Voor de 12-mijlszone wordt momenteel een Haalbaarheidsstudie uitgevoerd. Het streven is om uw Kamer begin 2014 te informeren over de uitkomsten van deze studie. Indien wordt besloten om ook binnen de 12-mijlszone gebieden aan te wijzen, volgt een formeel proces tot aanwijzing. Het eventuele besluit hiertoe wordt ook uitgewerkt in de vorm van een partiële herziening van het NWP.

Om het afgesproken aanbestedingspad voor de uitrol van windenergie op zee te kunnen realiseren zijn, naast het aanwijzen van gebieden, in het Energieakkoord nog diverse andere afspraken gemaakt. Dit betreft onder meer het zorg dragen voor een robuust wettelijk kader om de opschaling mogelijk te maken. Het streven is om uw Kamer hierover in de loop van 2014 nader te informeren.

Daarnaast is de landzijdige ontsluiting van de windparken een belangrijke factor bij de uitrol van windenergie. Dit heeft onder andere te maken met de procedures en de aanlegperiode van de kabels. Er zijn meerdere ruimtelijke scenario’s voor aansluiting van windparken op het net op land mogelijk. In het Energieakkoord is afgesproken dat daar waar een net op zee (elektriciteitsinfrastructuur voor meerdere windparken) efficiënter is dan een directe aansluiting per windpark op het landelijk hoogspanningsnet, hiervoor TenneT verantwoordelijk is.

De in het Energieakkoord afgesproken uitrol van windenergie op zee kenmerkt een kentering in het denken over het belang van windenergie op zee. Dit heeft onder andere tot gevolg dat gevestigde én nieuwe spelers afspraken dienen te maken over de spelregels en de verdeling van het Noordzeeveld zodat elke speler met recht «het spel kan spelen».
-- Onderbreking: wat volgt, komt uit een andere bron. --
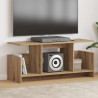 Stół pod telewizor Dąb rzemieślniczy 102 x 35 x 45 cm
Met de aanbieding van deze ontwerp-Rijksstructuurvisie begint een traject waarin burgers en organisaties een zienswijze kunnen indienen over de ontwerp-Rijksstructuurvisie en het daarvoor opgestelde milieueffectrapport. Het ontwerp en de bijbehorende stukken worden van 10 januari tot en met 20 februari 2014 in de inspraak gelegd. Over het milieurapport zal ook de Commissie voor de m.e.r. advies uitbrengen. Ik streef ernaar om medio 2014 de definitieve RSV WoZ aan de Tweede Kamer toe te sturen.

De Minister van Infrastructuur en Milieu, M.H. Schultz van Haegen-Maas Geesteranus


X Noot
1

Ter inzage gelegd bij het Centraal Informatiepunt Tweede Kamer

X Noot
2

Kamerstuk 30 196, nr. 202 (bijlage).